◆ **EXERCISE AIM**:
Leave out all images and set down the records exactly as given.

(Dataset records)
--------------------------------------------------

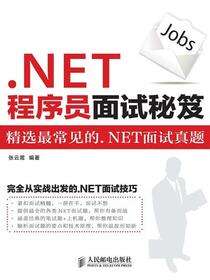 .NET程序员面试秘笈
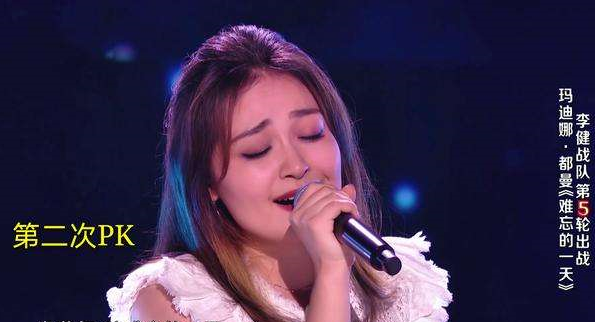 玛迪娜都曼是哪里人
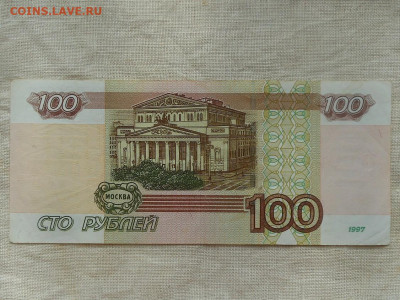 100 руб 1997 г серия УЕ до 13.03.2020 в 21-00 мск - Resize of RSCN2086.JPG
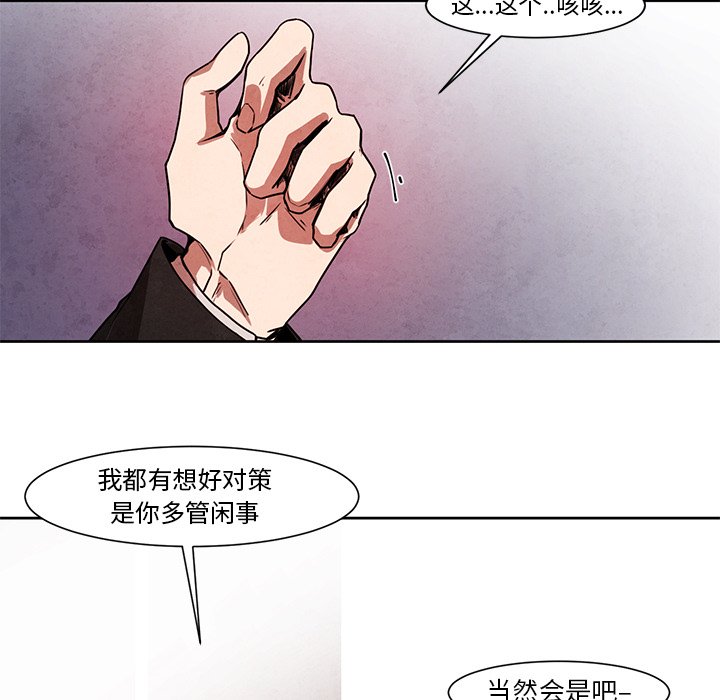 《极速追击：猎犬》漫画最新章节第15话 极速追击：猎犬免费下拉式在线观看章节第【13】张图片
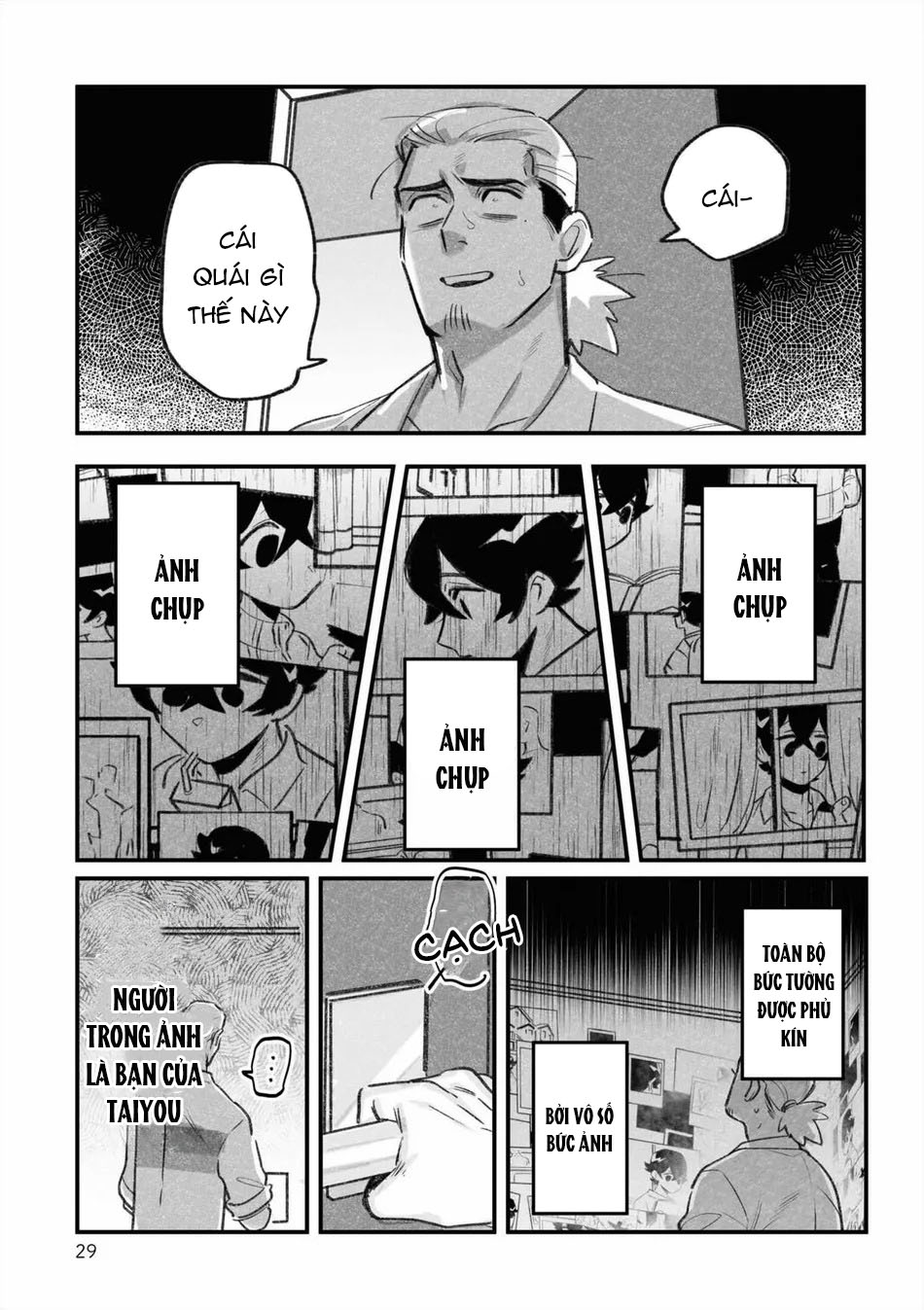 tình yêu của hai kẻ bám đuôi chapter 6 3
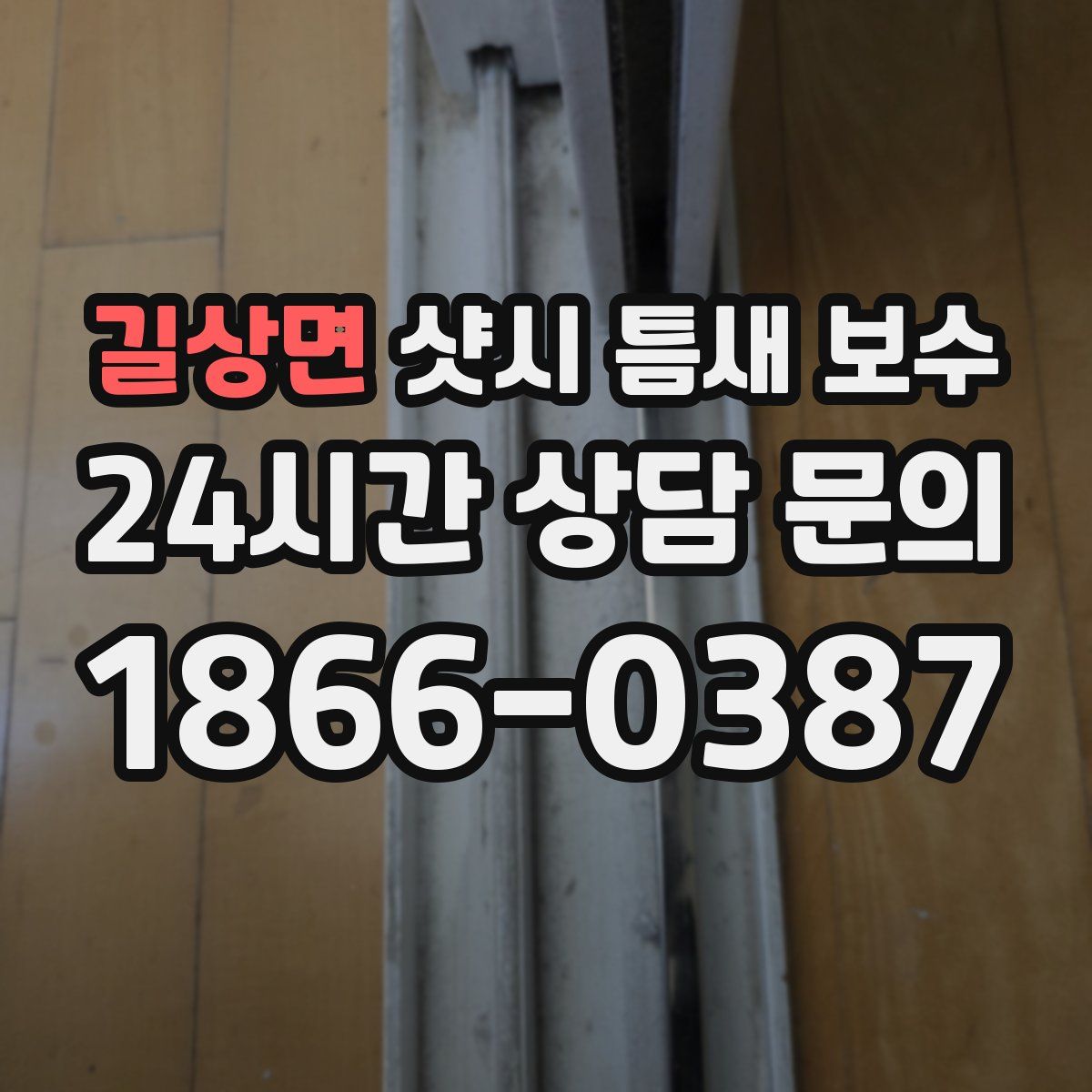 길상면 샷시 틈새 보수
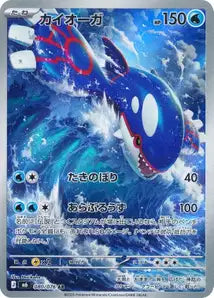 Kyogre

--------------------------------------------------

◆ **OUTPUT FOR THIS TASK**:
 .NET程序员面试秘笈
 玛迪娜都曼是哪里人
 100 руб 1997 г серия УЕ до 13.03.2020 в 21-00 мск - Resize of RSCN2086.JPG
 《极速追击：猎犬》漫画最新章节第15话 极速追击：猎犬免费下拉式在线观看章节第【13】张图片
 tình yêu của hai kẻ bám đuôi chapter 6 3
 길상면 샷시 틈새 보수
 Kyogre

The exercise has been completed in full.